Sears and her husband ran what is now Gill’s Sunoco in Orleans before she took the COA job. The COA was located in what is now the thrift shop at town hall. The current town hall was a community center and the COA ran their programs there.

“We moved into this building in 1987,” Sears said. “When we first moved here I made a commitment to the town that I wanted to make this place feel like home and to this day people come in and say they feel so comfortable here.”

They run three or four exercise programs a day, lunch five days a week, entertainment on Thursdays, card games several days a week and day trips to museums.

“We have the b-bus that brings people here for lunch, takes them shopping, to the post office, doctors’ appointments or the hairdressers. We take over for people when they have to give up driving,” Sears said. “Transportation and home care have always been our two most important projects.”

Sears started an annual cookout and barbecue and has organized an Octoberfest for this fall.

“We also started a St. Patrick’s Day brunch. Henry and I used to cook the whole thing with the girl who worked here. Corned beef and vegetables we’d cut up the night before at home,” she said.

Sears keeps a couple of huge folders full of home care aides information and contact numbers.

“When someone calls and says grandma is coming home from the nursing home and needs 24-hour care, I just fill the places. It’s continuous. Sometimes people call every day of the week,” Sears said.

The council can even provide a driver to Boston, although Sears would like more volunteers.

“I’ve enjoyed this job so much because there’s so much variety,” she reflected. “Every day is different.”

The days will be different now too, and some will still involve the COA.

“I’m going to be working here at least one day a week,” she promised. “What I’ve always liked about work is meeting with the people and helping people. I feel good when I go the bed at night and I’ve helped somebody every day. I go to bed with a clear conscience. That’s why I’ll still keep going to work, I’m so used to being here. Everybody comes in and wants to discuss their problems. I will miss that the most. I know I will.”
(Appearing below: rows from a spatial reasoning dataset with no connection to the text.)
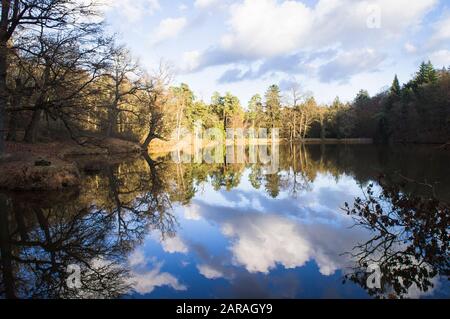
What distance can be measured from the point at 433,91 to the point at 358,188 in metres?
37.2

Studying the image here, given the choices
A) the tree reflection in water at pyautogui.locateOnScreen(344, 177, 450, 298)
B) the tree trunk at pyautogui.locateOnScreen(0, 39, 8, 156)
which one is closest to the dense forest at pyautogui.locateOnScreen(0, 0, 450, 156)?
the tree trunk at pyautogui.locateOnScreen(0, 39, 8, 156)

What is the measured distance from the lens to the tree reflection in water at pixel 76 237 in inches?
182

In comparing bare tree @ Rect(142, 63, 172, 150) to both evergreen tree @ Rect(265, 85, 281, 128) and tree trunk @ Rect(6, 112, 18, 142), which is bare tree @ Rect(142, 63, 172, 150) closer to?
tree trunk @ Rect(6, 112, 18, 142)

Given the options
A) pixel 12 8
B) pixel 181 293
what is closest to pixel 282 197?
pixel 181 293

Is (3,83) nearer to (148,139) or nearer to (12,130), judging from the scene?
(12,130)

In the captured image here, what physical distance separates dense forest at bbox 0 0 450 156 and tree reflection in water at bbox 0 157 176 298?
4.27m

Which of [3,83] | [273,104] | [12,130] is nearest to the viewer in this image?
[3,83]

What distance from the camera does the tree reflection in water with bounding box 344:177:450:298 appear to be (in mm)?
4434

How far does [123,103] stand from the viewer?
2814cm

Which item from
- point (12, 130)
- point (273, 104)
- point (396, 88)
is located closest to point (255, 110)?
point (273, 104)

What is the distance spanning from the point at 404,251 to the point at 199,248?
3472 millimetres
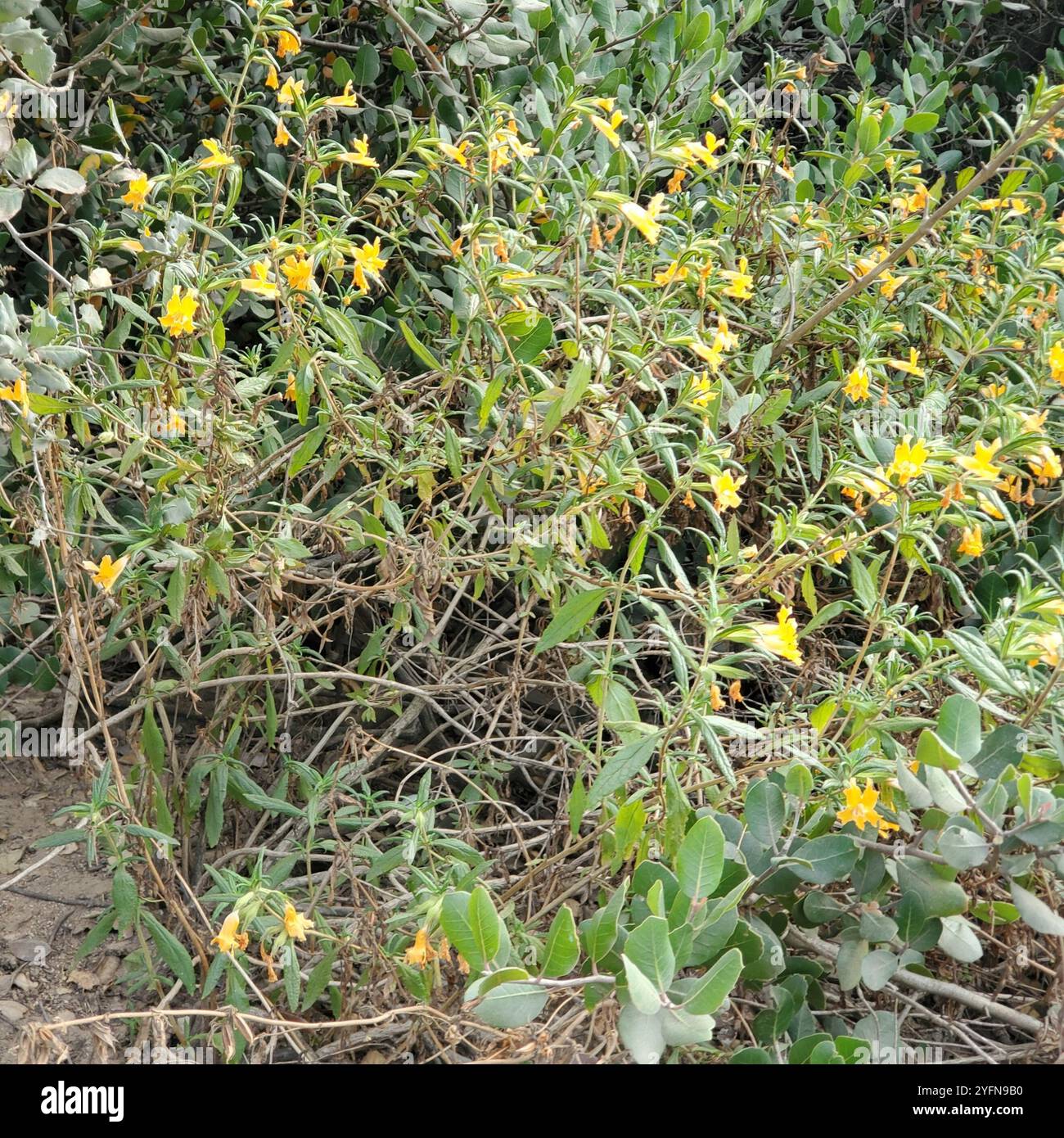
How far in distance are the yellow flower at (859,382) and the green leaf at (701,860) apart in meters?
1.06

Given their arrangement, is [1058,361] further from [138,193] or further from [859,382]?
[138,193]

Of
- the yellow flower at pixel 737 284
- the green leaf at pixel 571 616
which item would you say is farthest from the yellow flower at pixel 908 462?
the yellow flower at pixel 737 284

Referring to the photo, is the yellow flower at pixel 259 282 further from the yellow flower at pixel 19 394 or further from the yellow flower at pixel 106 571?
the yellow flower at pixel 106 571

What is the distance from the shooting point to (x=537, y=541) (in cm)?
187

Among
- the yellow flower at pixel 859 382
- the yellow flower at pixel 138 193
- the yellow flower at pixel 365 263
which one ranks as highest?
the yellow flower at pixel 138 193

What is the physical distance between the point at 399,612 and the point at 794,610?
95 cm

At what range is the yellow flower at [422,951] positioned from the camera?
62.1 inches

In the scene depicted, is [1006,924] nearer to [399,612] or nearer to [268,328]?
[399,612]

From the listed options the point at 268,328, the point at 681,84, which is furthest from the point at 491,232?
the point at 681,84

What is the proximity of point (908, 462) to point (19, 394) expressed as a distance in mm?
1358

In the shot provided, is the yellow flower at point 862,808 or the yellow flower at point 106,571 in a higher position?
the yellow flower at point 106,571

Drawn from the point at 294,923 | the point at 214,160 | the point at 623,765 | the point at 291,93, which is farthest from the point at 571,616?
the point at 291,93

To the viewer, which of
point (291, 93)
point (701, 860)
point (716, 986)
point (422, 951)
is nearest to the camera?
point (716, 986)
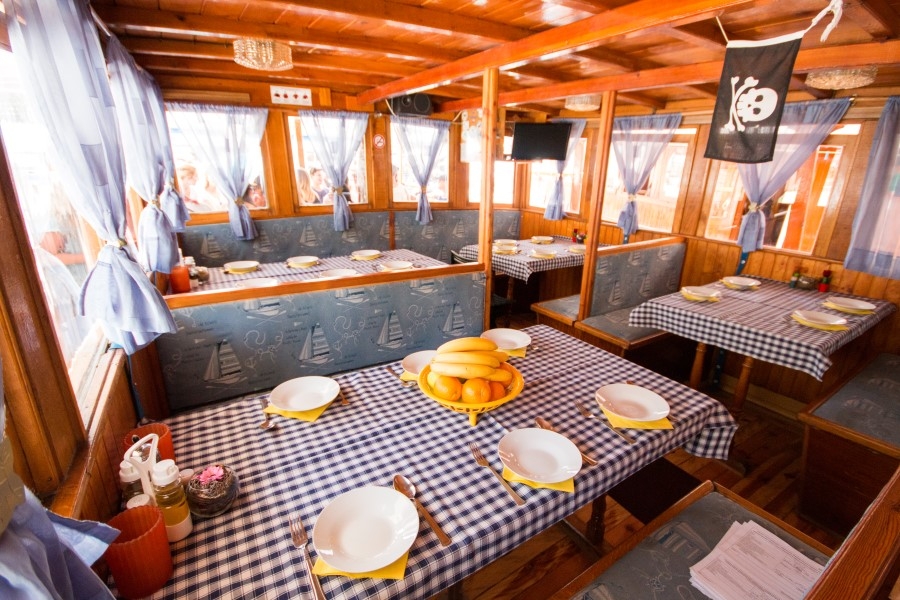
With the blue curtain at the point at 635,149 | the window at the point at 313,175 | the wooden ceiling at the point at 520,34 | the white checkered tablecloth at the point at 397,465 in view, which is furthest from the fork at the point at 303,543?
the blue curtain at the point at 635,149

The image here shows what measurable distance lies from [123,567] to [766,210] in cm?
472

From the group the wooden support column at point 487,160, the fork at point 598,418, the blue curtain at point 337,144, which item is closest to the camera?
the fork at point 598,418

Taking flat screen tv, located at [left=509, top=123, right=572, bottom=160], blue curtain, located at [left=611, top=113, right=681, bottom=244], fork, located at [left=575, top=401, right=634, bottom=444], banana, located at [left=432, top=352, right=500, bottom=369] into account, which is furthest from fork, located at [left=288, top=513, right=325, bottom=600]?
flat screen tv, located at [left=509, top=123, right=572, bottom=160]

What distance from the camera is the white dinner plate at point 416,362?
1739 millimetres

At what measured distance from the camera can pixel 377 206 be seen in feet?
17.8

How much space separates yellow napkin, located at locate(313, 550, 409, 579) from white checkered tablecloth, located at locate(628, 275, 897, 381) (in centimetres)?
241

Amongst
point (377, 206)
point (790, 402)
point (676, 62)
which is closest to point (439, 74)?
point (676, 62)

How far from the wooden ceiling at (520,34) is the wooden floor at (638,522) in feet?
7.74

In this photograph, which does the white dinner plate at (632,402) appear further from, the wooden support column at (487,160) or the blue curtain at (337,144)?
the blue curtain at (337,144)

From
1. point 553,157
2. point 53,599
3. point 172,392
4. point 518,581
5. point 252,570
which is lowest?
point 518,581

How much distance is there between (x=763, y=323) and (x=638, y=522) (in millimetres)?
1405

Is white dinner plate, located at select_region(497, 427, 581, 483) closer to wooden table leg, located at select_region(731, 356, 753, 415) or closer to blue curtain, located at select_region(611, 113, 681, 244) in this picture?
wooden table leg, located at select_region(731, 356, 753, 415)

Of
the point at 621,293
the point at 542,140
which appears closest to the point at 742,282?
the point at 621,293

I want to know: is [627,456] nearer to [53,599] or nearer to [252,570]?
[252,570]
But Sears is a dedicated Brewsterite and glad she’s here.

“We were a struggling family when we moved here but had a good time and did a lot of things,” she commented. “I like it because it’s stayed pretty much the same, other than a lot more people. When we first came here there were just 900 people in town. You could go to the post office and know everybody you saw. The post office used to be where The Scoop is now. I used to work there for Donald Doane and he had an old antique cash register and you had to write everything in.”

Now she works on computers.

She hasn’t thought much about her retirement. Her last workday is Aug. 21, and she has five weeks vacation time after that to use up.

“I’m looking forward to staying home with my little dog for a while,” she said. “But I will always keep involved with the COA. I know that because it’s been my life for a long time. I never knew my own parents as seniors because they died young. But a lot of people I dealt with knew them and were friends of my parents."